[QUÉ HAY QUE HACER]:
Indica si cada afirmación coincide con el texto sobre la prórroga de la garantía de suministro, con un sí o un no y las palabras del texto que lo deciden, citadas literalmente.
1. El Real Decreto-ley 16/2025 se publicó en el Boletín Oficial del Estado el 24 de diciembre de 2025.
2. La garantía de suministro está vigente desde el 1 de enero de 2026.
3. La prórroga forma parte del capítulo I del real decreto-ley.

[FRAGMENTO ORIGINAL]:

· · ·

El Gobierno ha aprobado la prórroga de la garantía de suministro de agua y energía para los consumidores vulnerables hasta el 31 de diciembre de 2026, evitando la suspensión de estos servicios básicos por impago para los hogares en situación de mayor fragilidad social. La medida se recoge en el Real Decreto-ley 16/2025, de 23 de diciembre, publicado en el Boletín Oficial del Estado el 24 de diciembre de 2025.
En concreto, el artículo 6 del real decreto-ley amplía el periodo de aplicación de la garantía de suministro prevista en el artículo 4 del Real Decreto-ley 8/2021, de 4 de mayo, estableciendo su vigencia desde el 1 de enero de 2025 hasta el 31 de diciembre de 2026. Esta protección se dirige a los consumidores que ostentan la condición de consumidor vulnerable, vulnerable severo o en riesgo de exclusión social, conforme a lo dispuesto en los artículos 3 y 4 del Real Decreto 897/2017, de 6 de octubre.
La prórroga se enmarca en el capítulo II del real decreto-ley, dedicado a las medidas en materia energética, y responde —según la exposición de motivos— a la persistencia de situaciones de pobreza energética y a la necesidad de evitar una pérdida de cobertura normativa para miles de hogares que aún presentan dificultades para hacer frente al pago de los suministros básicos.
Desde el punto de vista del sector del agua, la continuidad de esta garantía refuerza el papel del suministro como servicio esencial, alineado con el enfoque de derechos humanos al agua y al saneamiento y con las políticas de protección social desplegadas desde 2021. Para las entidades gestoras, la medida proporciona seguridad jurídica y estabilidad en la aplicación de los mecanismos de protección a los usuarios más vulnerables, en un contexto en el que las administraciones trabajan en una nueva Estrategia Nacional contra la Pobreza Energética con horizonte 2030.
Con esta prórroga, el Ejecutivo mantiene el denominado “escudo social” y asegura que, al menos hasta finales de 2026, ningún hogar vulnerable pueda ver interrumpido el acceso al agua o a la energía, consolidando ambos suministros como pilares básicos del bienestar y la cohesión social.

· · ·

[DATOS DE ENTRADA]:
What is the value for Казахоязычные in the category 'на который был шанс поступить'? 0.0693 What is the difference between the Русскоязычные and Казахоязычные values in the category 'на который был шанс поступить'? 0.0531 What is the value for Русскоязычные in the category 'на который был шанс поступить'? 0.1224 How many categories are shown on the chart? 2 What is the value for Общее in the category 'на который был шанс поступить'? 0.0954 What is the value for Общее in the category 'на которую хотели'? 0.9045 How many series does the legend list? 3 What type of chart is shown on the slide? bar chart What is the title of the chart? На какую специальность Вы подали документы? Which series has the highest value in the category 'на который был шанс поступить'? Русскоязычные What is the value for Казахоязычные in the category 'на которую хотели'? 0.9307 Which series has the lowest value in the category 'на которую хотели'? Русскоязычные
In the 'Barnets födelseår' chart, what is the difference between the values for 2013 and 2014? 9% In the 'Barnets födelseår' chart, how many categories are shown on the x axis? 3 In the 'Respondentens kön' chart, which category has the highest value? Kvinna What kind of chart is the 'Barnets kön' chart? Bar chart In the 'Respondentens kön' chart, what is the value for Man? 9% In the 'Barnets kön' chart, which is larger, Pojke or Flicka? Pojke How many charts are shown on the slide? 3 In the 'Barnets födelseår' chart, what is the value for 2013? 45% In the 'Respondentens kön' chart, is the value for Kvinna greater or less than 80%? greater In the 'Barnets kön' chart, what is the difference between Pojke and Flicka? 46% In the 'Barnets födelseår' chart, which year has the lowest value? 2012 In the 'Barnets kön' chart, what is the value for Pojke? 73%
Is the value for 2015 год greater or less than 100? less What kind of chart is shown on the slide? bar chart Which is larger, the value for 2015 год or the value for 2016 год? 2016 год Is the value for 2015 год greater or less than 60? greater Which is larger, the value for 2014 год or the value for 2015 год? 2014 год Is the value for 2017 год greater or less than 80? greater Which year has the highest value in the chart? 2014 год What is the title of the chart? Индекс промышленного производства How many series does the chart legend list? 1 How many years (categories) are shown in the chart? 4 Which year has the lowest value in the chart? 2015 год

· · ·

[RESULTADO ESPERADO]:
1. Sí: "publicado en el Boletín Oficial del Estado el 24 de diciembre de 2025".
2. No: "estableciendo su vigencia desde el 1 de enero de 2025 hasta el 31 de diciembre de 2026".
3. No: "La prórroga se enmarca en el capítulo II del real decreto-ley".